With the first cold weather comes the season of boiled meats, a staple dish of Italian cuisine, especially popular in the northern regions, particularly in Piedmont (the famous Gran Bollito Misto alla Piemontese), Lombardy (where it is said to have been known as early as the Middle Ages) and Veneto (accompanied by pearà sauce, made from marrow).

Bollito is a dish of recovery par excellence, the child of a poor cuisine that used to use cuts of meat considered lesser for this type of preparation. In the pig, the most used parts are the shoulder, leg, rind, ears and legs, the most suitable for boiled meat because although they do not contain much meat, they are rich in connective tissue and collagen. Because of the presence of this protein in such large quantities, cooking times are longer, but this characteristic gives the broth unique density and flavour.

Boiled meat is also a ‘slow’ dish, where the long cooking time also often stems from the need to make the meat from cattle slaughtered after ‘having given it all up’, at too old an age, palatable and tender.

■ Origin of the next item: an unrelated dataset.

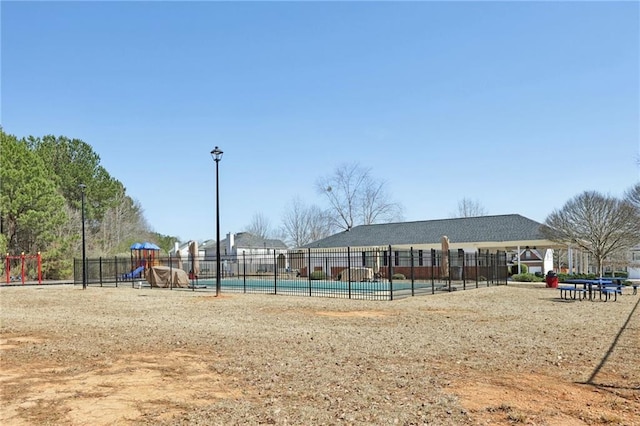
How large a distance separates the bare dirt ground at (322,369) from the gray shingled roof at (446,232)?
79.4ft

It is a preparation that is traditional but contemporary in its values, being waste-free and sustainable, and that knows how to reinvent itself: today boiled meat is also very popular in a street food version, to fill tasty sandwiches, revisited in delicious meatballs or even in ice lollies! One of the most refined ways to enjoy it is with Aspic. In this dish, typically Christmas and especially popular in the Lazio region, not only the boiled meat is enhanced but also the broth, which here is made into jelly.

A curiosity: boiled and boiled are not synonymous! There is a difference in the method of preparation because, in boiled meat, first the water is brought to the boil and then the meat is added. In lesso, on the other hand, the meat is placed in cold water and then brought to temperature.